The Trial-and-Error Method for Data Integration
Originally published in Information Management on February 2007.
In The Trial-and-Error Method for Data Architecture I discussed some common data architecture mistakes. In this article, I point out areas where companies tend to go wrong in data integration or extract, transform and load (ETL) processing.
1. Not developing an overall architecture and workflow.
The usual development approach for data integration is to gather the data requirements, determine what data is needed from source systems, create the target databases such as a data warehouse and then code. This is an incomplete, bottom-up approach. It needs to be coupled with a top-down approach that emphasizes an overall data integration architecture and workflow.
Some of the design considerations often lost with a bottom-up approach include:
- How and where do you implement a refresh (replacing all your data) rather than a change data capture (CDC) approach?
- How do you process dimensional data, such as products and customers, in relation to facts, such as business transactions?
- When do you filter and aggregate data?
When do you use staging tables, and are they persistent or transient?
- How do you handle data quality?
- Do you reject, suspend or flag data with perceived data quality problems?
- How do you handle the changes and gaps in historical data?
Failing to address these considerations in the beginning can delay your project, increase costs, reduce perceived data quality and cause business users to question the value of your business intelligence (BI)/data warehousing (DW) efforts.
2. Thinking that data quality is a product rather than a process.
People often assume that data quality problems are simply data errors or inconsistencies in the transactional systems that can be fixed with data quality products. They overlook and, therefore, don't try to prevent the fact that problems arise when you integrate data from disparate source systems into a data warehouse.
They're not seeing that many data quality problems are really data consistency and integrity issues that arise when you integrate data from multiple transaction systems. The differences in dimensional data, such as product (part IDs, code and hierarchy), customers (business and/or people), suppliers, partners and employees become an issue on the enterprise level, which is precisely the target for DW and performance management reporting and analysis.
Even when data quality problems are not your fault, you still need to take responsibility to proactively measure, monitor and report on data quality metrics as you load your DW and data marts. You might not own fixing the problems, but you certainly own measuring them. The business should not make decisions using enterprise data of unknown quality.
Measure data quality by obtaining data quality requirements in your initial business requirements phase, incorporating data quality metrics into your architecture, monitoring those metrics in all your data integration processes and reporting on data quality so the business users understand the data on which they are basing their decisions.
3. Assuming custom coding is faster than ETL development.
While most large enterprises have embraced ETL development as a best practice, the reality is that custom coding is still prevalent, especially in the following areas:
- The small-to-medium business market is not using ETL tools as extensively as their larger brethren.
- Companies that have used database vendors' ETL tools (particularly older versions of these tools, such as Microsoft DTS and Oracle Warehouse Builder) may be using them just to run SQL scripts or store procedures. Although they are technically using ETL tools, in reality they are writing custom code and just using the ETL tool to run their code.
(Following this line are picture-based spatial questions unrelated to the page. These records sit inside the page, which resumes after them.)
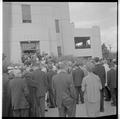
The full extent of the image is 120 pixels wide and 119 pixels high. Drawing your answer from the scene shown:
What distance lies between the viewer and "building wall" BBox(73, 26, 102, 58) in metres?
3.77

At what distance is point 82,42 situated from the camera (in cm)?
380

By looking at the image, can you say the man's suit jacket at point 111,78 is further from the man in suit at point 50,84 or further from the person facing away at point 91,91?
the man in suit at point 50,84

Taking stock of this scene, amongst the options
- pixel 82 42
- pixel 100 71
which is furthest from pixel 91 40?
pixel 100 71

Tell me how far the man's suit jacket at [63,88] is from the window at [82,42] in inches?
20.5

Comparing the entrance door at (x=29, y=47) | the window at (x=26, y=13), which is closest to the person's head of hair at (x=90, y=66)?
the entrance door at (x=29, y=47)

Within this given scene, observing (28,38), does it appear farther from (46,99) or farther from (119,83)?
(119,83)

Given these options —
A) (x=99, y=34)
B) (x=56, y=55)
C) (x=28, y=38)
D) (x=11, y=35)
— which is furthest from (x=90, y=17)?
(x=11, y=35)

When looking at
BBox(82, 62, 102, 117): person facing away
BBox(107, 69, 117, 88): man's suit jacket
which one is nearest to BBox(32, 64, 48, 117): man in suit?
BBox(82, 62, 102, 117): person facing away

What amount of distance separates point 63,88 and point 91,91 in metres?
0.52

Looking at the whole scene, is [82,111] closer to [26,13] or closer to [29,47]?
[29,47]

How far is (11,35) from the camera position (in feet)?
11.7

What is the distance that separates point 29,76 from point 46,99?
0.48m

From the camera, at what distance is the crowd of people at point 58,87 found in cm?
345

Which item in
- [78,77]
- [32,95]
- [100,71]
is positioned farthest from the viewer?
[100,71]
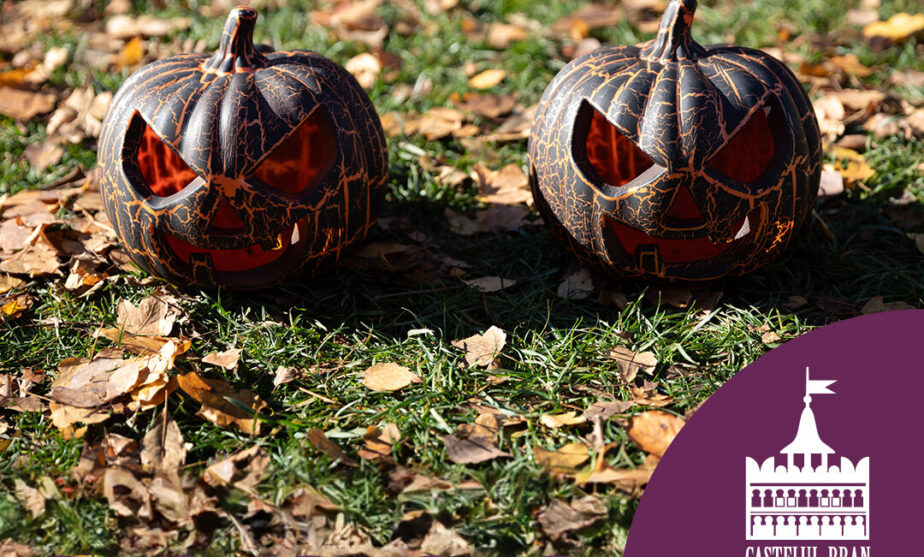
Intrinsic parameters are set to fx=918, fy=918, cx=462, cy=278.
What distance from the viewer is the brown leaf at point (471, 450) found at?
275cm

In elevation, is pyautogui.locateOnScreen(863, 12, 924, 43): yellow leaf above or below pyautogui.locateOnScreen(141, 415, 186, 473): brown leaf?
above

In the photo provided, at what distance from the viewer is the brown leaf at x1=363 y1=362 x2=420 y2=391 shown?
3.06 metres

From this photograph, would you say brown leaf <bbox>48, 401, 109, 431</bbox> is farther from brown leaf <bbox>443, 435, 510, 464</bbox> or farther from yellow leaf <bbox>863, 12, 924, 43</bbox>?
yellow leaf <bbox>863, 12, 924, 43</bbox>

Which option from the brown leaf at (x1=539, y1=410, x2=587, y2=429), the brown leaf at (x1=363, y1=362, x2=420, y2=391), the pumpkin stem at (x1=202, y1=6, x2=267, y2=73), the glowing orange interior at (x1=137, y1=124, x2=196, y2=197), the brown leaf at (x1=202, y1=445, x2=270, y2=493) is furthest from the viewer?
the glowing orange interior at (x1=137, y1=124, x2=196, y2=197)

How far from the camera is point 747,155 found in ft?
11.4

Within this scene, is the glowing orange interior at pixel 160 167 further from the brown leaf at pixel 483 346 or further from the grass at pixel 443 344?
the brown leaf at pixel 483 346

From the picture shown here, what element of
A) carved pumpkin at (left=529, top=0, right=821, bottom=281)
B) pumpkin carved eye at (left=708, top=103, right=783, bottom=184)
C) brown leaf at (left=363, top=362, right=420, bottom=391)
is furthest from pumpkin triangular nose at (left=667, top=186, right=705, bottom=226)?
brown leaf at (left=363, top=362, right=420, bottom=391)

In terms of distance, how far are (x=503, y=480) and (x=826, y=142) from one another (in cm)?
288

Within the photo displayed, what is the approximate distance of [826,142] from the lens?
4625 mm

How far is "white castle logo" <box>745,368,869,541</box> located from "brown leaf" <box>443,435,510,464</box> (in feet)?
2.41

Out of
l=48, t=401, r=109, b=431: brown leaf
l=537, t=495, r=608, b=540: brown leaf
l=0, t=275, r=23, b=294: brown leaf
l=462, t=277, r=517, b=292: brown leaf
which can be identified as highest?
l=0, t=275, r=23, b=294: brown leaf

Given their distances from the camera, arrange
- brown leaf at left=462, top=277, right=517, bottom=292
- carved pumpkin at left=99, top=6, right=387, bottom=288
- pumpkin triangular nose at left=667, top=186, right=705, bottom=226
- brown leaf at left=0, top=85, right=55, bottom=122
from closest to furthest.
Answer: carved pumpkin at left=99, top=6, right=387, bottom=288 < pumpkin triangular nose at left=667, top=186, right=705, bottom=226 < brown leaf at left=462, top=277, right=517, bottom=292 < brown leaf at left=0, top=85, right=55, bottom=122

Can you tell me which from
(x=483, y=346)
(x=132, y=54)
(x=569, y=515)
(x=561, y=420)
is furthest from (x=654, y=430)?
(x=132, y=54)

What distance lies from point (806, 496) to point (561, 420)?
744 millimetres
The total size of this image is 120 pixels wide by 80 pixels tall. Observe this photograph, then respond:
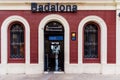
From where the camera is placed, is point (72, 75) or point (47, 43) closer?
point (72, 75)

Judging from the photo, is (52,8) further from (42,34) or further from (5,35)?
(5,35)

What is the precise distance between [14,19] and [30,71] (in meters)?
3.19

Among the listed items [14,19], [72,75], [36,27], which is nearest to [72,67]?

- Many BI applications need to build summary or aggregation tables (these should be data marts, but many times they are not). These reporting tables are often built using SQL scripts or stored procedures. The BI developers know SQL, feel comfortable in creating tables with it and do not feel the need to use an ETL tool.
- Business groups are using custom coding to create countless data shadow systems in large and small enterprises (defined in my April 2004 column). They may have asked for a flat file extract from IT, or they used a BI tool to create their own flat file extract. They then use a combination of Microsoft Access and Microsoft Excel to perform their ETL work.
In all the cases just mentioned, I get the usual feedback. "Rick, how can it be faster to code with the ETL tool, and how can the ETL code perform as well as the code I create?" Without debating custom coding versus the merits of ETL development, let's just say that when I see a large block of custom code, I see a great opportunity for change and improvement. But custom coding is often below the radar because most just assume that everyone is using ETL tools.
In general, people tend to take an oversimplified view of data integration. By not seeing it as a process to be managed from a top-down perspective, they tend to run into problems and learn the hard way - through trial and error.